Figure 2. Example Intra-AS path with and without Tunnels

In Fig. 2, the source and destination ASes are S and D and the traffic is assumed to traverse through another AS to reach the destination, which has a tunnel T with ingress point A and egress point B. The dotted lines represent a normal intra-AS pathway including routers inside the AS.

For now, along each of the links, the associated cost is the (mean) delay in milliseconds. The four types of delay contributing to the total end-to-end delay are: transmission (Tx) delay, propagation delay, processing delay and queueing delay. The propagation delay between the ASBRs A and B will be same for the no-tunnel normal path and the tunnel. Ramaswamy (2004) shows that the processing delay matters although both processing and transmission delays are proportionately small. Hence, queueing delay is the one that typically contributes most to the delay experienced.
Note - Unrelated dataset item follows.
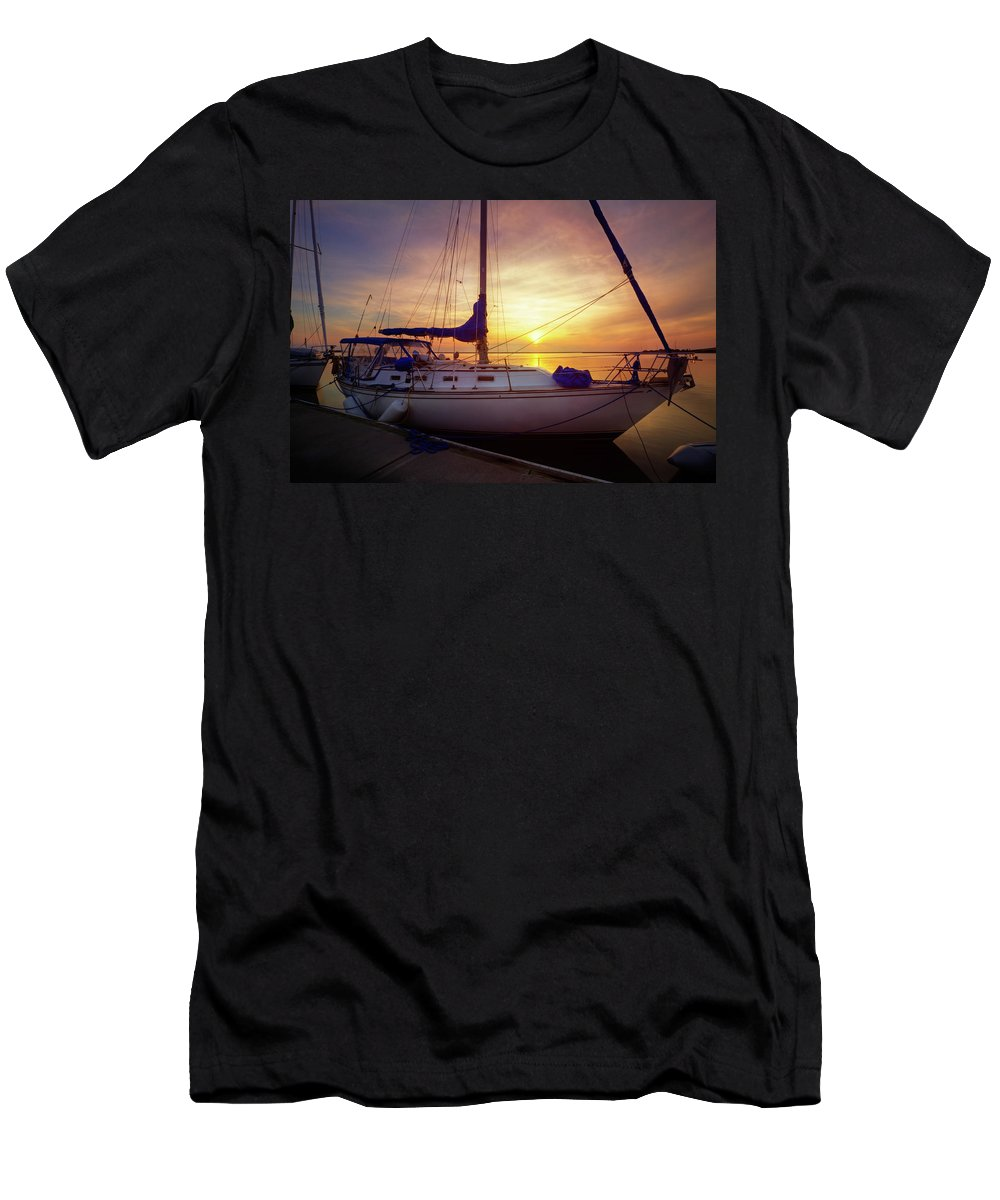 Boats Men's T-Shirt (Athletic Fit) featuring the photograph Evening Harbor At Rest by Debra and Dave Vanderlaan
It also confirms that processing and queueing delays are the ones that are usually considered in terms of measurements and simulations.

The amount of delay experienced via tunnels versus no-tunnel intra-AS paths and the corresponding cost ratio have been chosen carefully after doing some research on Internet delay measurements (Ramaswamy, 2004; Zeitoun, 2004; Choi, 2004; Carlsson, 2004). Keeping the hop count in mind, our experiments have been run considering the normal intra-AS path cost as 3x milliseconds and 4x milliseconds, where the cost for using a tunnel is x milliseconds. Then, for a congested traffic situation, where the queuing delay must be high, the cost for normal intra-AS path is set as 15x milliseconds.

Our tool uses Dijkstra’s Algorithm to calculate the no-tunnel least cost path depending on these allocated costs. After that, the tool generates a given percentage of tunnels in the produced AS topology. Taking the expected number of tunnels as user input, the tool places different percentages of tunnels in randomly chosen ASes and calculates the least cost path again, considering the tunnels in the chosen ASes. The least cost path includes the tunnels if and only if the delay cost of the tunnels is less than that of the no-tunnel paths. For now, we assume an AS that is selected for hosting tunnels has them arranged in a full mesh between the ASBRs of the AS.

Results

We have performed a number of simulations in order to access the benefits of using tunnels in a regional network topology. To start with, a small topology of 7 ASes is fed into the PFP model to grow it to a larger topology of 30 ASes for two different node degrees – 3 and 4 – with the probability of a node obtaining a new inter-AS link/adjacency of 0.04, to investigate the benefit for both cases.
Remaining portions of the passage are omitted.